Arlington, Texas. – Nadie funcionó del todo en Francia, ni siquiera el arrojo final de Kylian Mbappé, quien terminó desasistido y frustrado durante todo el partido ante la sólida defensa española. El equipo dirigido por Didier Deschamps fue superado de principio a fin por La Roja, que logró neutralizar por completo a las principales figuras ofensivas de los galos en la semifinal disputada en el AT&T Stadium de Arlington.

Michael Olise nunca pudo imponer su creatividad habitual, mientras que Ousmane Dembélé estuvo muy lejos del nivel mostrado en rondas anteriores del torneo, acumulando pérdidas de balón sin generar peligro real en el último tercio de la cancha.

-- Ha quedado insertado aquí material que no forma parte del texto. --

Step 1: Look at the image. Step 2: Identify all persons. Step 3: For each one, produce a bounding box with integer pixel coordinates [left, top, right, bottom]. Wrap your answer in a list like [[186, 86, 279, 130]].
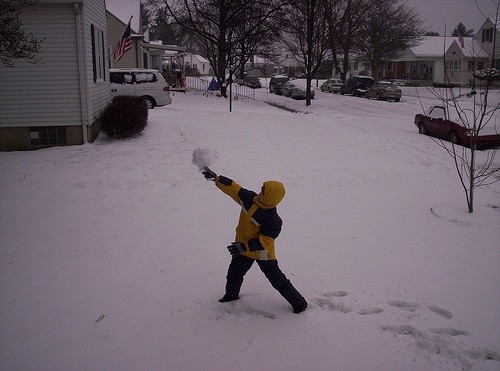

Bradley Barcola y Désiré Doué, otras piezas ofensivas con las que contaba Francia, tampoco lograron desequilibrar el partido ante la presión constante del bloque español.

El defensor Lucas Digne, por su parte, vivió una noche para el olvido al cometer el penal que abrió el marcador a favor de España, en una acción que terminó marcando el rumbo del encuentro. A esto se sumó la lesión de William Saliba durante la primera mitad, que obligó a Deschamps a modificar apresuradamente su línea defensiva.

Al finalizar el partido, el propio Deschamps reconoció en conferencia de prensa que su equipo no logró alcanzar el nivel técnico ni físico necesario para vencer a una selección española que, según explicó, defendió con solidez y dejó pocos espacios libres. El técnico francés, quien dejará el cargo tras este Mundial, admitió sentirse decepcionado pese al camino recorrido con Les Bleus.

Con esta derrota, Francia se despide del Mundial 2026 dejando serias dudas sobre el funcionamiento de un equipo que llegaba como uno de los grandes favoritos al título.